Text provided:
Start of Block

The magazine of the UW School of Public Health

From the Dean

Public Health Remains Relevant: New Partners. New Tools.

Patricia Wahl

Every day, news reports remind us of the continued relevance of basic public health. We are called upon to deal with new and re-emerging infectious diseases; respond to outbreaks of food-borne illness, influenza, and old foes like measles and chicken pox; and monitor the quality of our air and water, among many other mandates. But public health is a dynamic field that is using new tools, forming new coalitions, and moving into new areas of research and assessment.

I mentioned public health systems research in my last message for Northwest Public Health. This is an evolving field of particular interest to Susan Allan, Director of our Northwest Center for Public Health Practice and editor-in-chief of this journal. The aim of public health systems research is to get the most out of the services public health provides by analyzing how our agencies are structured and financed, reviewing how our services are delivered, assessing our effectiveness, and sharing best practices—all to benefit the populations we serve.

Here in Seattle we're also in the forefront of evaluating health systems and their performance on the global scale through our Institute for Health Metrics and Evaluation (IHME). Again, the goal is achieving optimal results with limited resources. IHME monitors health outcomes—mortality rates, causes of death, disease burdens—and collects objective evidence about what works and what doesn't, thereby helping policymakers and funders make the most progress possible in global health.

Still another tool is being used more and more often to evaluate the potential health effects of a policy or project before it is implemented. Health Impact Assessments (HIAs) are similar to Environmental Impact Assessments, but HIAs are voluntary as well as regulatory. They can be conducted on a fast track or over several months, and they can cover a wide variety of community health issues. HIAs tend to be a community process that inform public policy making. As health considerations become an integral part of decision making, all interested parties learn more about public health and the interaction between health and development.

HIAs have the added benefit of creating new partnerships and forming new coalitions. This issue of Northwest Public Health points out a number of innovative programs and alliances. And when we consider the role that public health can play in designing and building healthier places to live and work, the possibilities seem limitless. Health outcomes ranging from obesity to asthma to injuries are affected by the built environment, by transportation systems and urban development. HIAs have the potential to change the very determinants of health, which in turn could lead to improved health outcomes. In any case, HIAs build upon public health's inherently interdisciplinary nature. They promote broad participation and give us the opportunity to join with colleagues in other disciplines to work on real-world problems from a community health perspective.

Through our Community-Oriented Public Health Practice MPH program, our School trains students to work in teams on those real-world issues, using problem-based case studies and practicum experiences in the field. This is an intensive teaching and learning style; it is also preferred by a growing number of students. So that's yet another way we're looking at change—staying on top of the new tools and methods that will best train today's students to become tomorrow's public health practitioners.

End of Block

Extracted data:
Start of Block

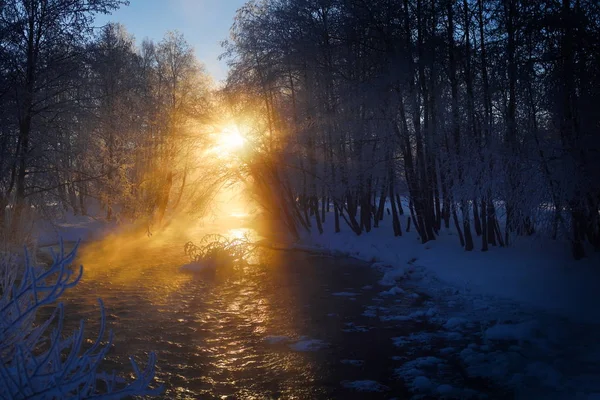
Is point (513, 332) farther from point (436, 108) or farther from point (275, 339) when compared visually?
point (436, 108)

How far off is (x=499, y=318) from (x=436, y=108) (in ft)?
24.8

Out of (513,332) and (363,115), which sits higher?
(363,115)

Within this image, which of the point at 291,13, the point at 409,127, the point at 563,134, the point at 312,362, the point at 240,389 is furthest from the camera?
the point at 291,13

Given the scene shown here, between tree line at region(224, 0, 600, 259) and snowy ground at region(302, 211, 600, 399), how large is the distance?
95 centimetres

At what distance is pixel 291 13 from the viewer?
60.8 ft

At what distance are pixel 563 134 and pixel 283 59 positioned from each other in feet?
40.5

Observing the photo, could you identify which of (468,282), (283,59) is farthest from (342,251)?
(283,59)

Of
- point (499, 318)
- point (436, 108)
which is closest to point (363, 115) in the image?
point (436, 108)

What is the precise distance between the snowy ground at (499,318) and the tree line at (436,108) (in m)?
0.95

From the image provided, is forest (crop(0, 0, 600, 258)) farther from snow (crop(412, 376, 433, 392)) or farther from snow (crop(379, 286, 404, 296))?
snow (crop(412, 376, 433, 392))

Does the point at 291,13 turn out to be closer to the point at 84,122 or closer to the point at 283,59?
the point at 283,59

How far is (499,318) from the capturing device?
899cm

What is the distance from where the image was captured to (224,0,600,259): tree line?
398 inches

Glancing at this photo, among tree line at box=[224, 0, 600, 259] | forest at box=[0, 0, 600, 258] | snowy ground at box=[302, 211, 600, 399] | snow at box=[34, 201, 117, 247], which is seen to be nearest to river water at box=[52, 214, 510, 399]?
snowy ground at box=[302, 211, 600, 399]
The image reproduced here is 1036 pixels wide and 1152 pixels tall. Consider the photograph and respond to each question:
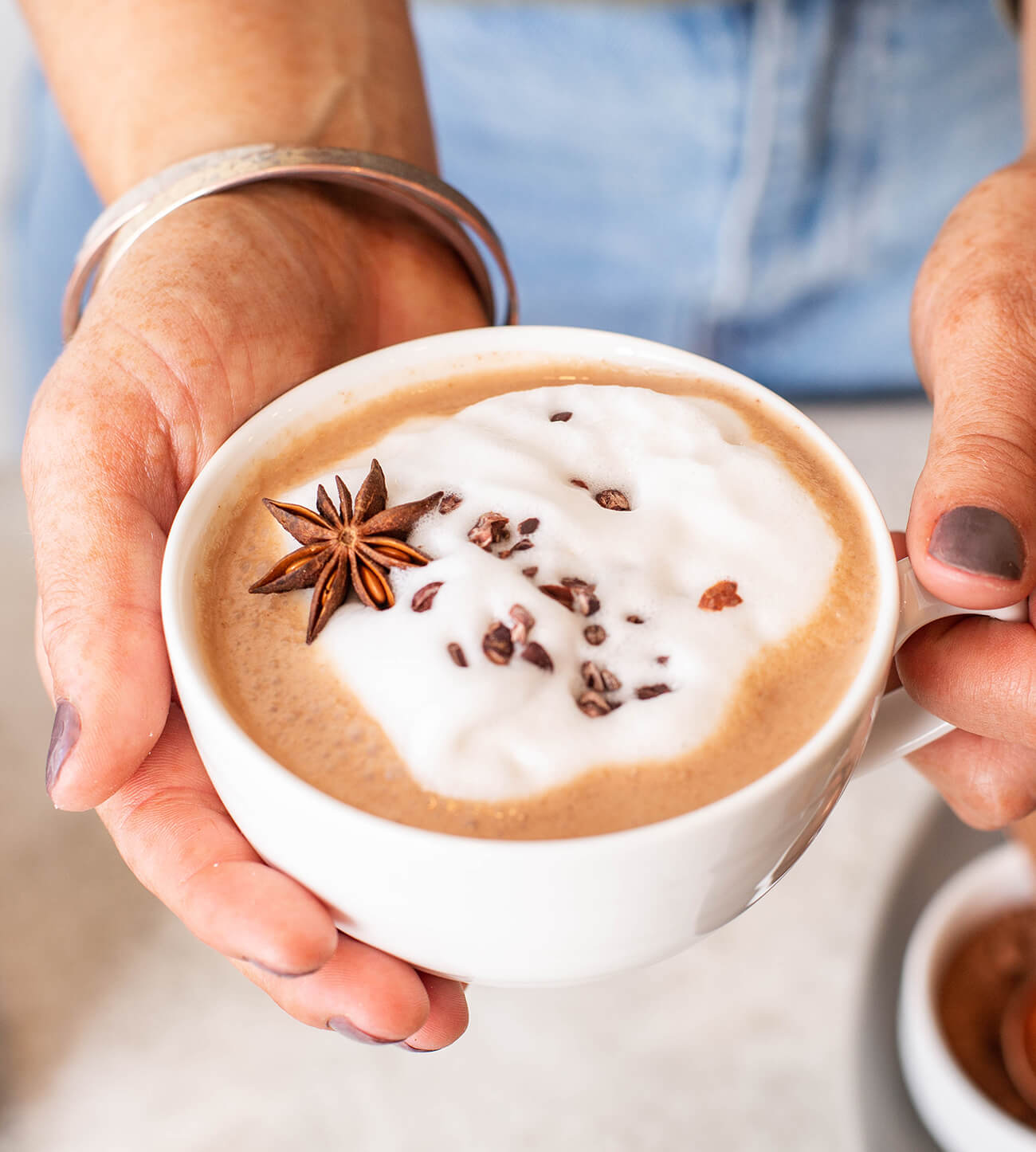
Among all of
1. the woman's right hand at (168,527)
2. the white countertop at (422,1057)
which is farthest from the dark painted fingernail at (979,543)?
the white countertop at (422,1057)

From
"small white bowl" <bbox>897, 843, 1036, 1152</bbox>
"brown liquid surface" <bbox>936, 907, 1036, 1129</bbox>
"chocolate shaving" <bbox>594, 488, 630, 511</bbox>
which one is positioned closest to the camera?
"chocolate shaving" <bbox>594, 488, 630, 511</bbox>

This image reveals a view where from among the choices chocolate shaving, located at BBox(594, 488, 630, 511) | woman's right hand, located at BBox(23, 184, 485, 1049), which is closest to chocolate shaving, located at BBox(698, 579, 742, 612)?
A: chocolate shaving, located at BBox(594, 488, 630, 511)

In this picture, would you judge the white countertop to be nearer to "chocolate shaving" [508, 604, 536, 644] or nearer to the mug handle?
the mug handle

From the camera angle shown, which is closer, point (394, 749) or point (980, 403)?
point (394, 749)

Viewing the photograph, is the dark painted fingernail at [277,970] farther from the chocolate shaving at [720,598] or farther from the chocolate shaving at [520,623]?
the chocolate shaving at [720,598]

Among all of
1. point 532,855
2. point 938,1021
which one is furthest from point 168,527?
point 938,1021

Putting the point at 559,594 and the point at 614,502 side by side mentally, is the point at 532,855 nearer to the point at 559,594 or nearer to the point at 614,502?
the point at 559,594
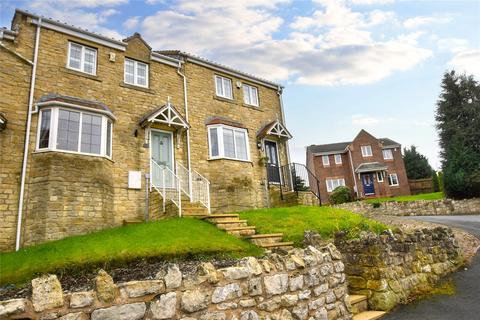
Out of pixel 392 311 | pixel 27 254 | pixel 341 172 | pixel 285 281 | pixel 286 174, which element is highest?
pixel 341 172

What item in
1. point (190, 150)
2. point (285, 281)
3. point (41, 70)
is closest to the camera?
point (285, 281)

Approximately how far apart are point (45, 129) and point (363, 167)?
1515 inches

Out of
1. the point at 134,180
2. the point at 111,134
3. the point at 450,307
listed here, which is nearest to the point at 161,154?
the point at 134,180

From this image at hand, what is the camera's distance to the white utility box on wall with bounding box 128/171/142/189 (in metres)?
12.7

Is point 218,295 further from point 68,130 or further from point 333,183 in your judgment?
point 333,183

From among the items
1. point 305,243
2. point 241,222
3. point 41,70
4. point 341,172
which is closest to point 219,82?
point 41,70

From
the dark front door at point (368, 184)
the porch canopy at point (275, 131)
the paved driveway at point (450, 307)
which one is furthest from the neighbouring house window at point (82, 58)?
the dark front door at point (368, 184)

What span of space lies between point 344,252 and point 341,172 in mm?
38399

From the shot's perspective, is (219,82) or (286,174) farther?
(286,174)

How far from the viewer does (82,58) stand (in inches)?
514

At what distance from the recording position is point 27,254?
319 inches

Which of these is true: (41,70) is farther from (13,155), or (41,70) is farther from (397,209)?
(397,209)

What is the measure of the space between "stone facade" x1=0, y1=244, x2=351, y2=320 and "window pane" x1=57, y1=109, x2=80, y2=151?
31.0ft

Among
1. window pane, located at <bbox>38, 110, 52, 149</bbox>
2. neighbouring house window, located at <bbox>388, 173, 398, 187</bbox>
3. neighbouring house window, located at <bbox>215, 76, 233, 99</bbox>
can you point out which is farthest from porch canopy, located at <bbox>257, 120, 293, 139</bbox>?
neighbouring house window, located at <bbox>388, 173, 398, 187</bbox>
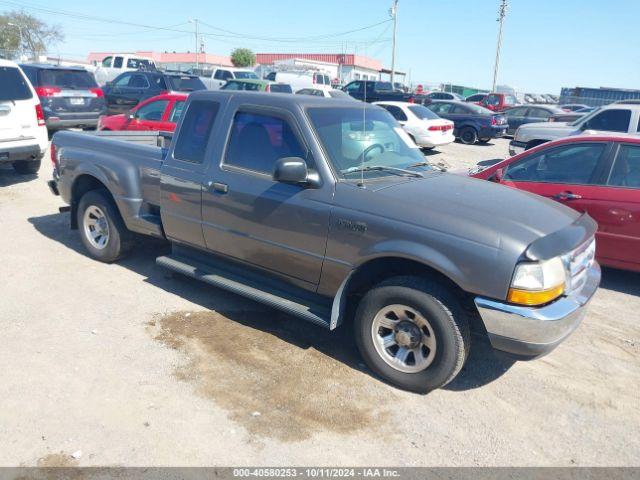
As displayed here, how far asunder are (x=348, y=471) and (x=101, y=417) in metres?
1.61

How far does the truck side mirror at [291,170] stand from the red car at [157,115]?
6890 mm

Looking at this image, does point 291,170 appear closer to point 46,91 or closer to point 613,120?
point 613,120

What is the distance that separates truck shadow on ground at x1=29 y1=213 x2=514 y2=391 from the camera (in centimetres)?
412

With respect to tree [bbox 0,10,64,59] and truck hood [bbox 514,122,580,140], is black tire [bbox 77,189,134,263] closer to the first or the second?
truck hood [bbox 514,122,580,140]

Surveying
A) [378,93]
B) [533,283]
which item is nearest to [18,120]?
[533,283]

End of Block

Reproduce the dean's message on public health, from "Public Health Remains" to "research and assessment.". The records have nothing to do with this.

Result:
Public Health Remains Relevant: New Partners. New Tools.

Patricia Wahl

Every day, news reports remind us of the continued relevance of basic public health. We are called upon to deal with new and re-emerging infectious diseases; respond to outbreaks of food-borne illness, influenza, and old foes like measles and chicken pox; and monitor the quality of our air and water, among many other mandates. But public health is a dynamic field that is using new tools, forming new coalitions, and moving into new areas of research and assessment.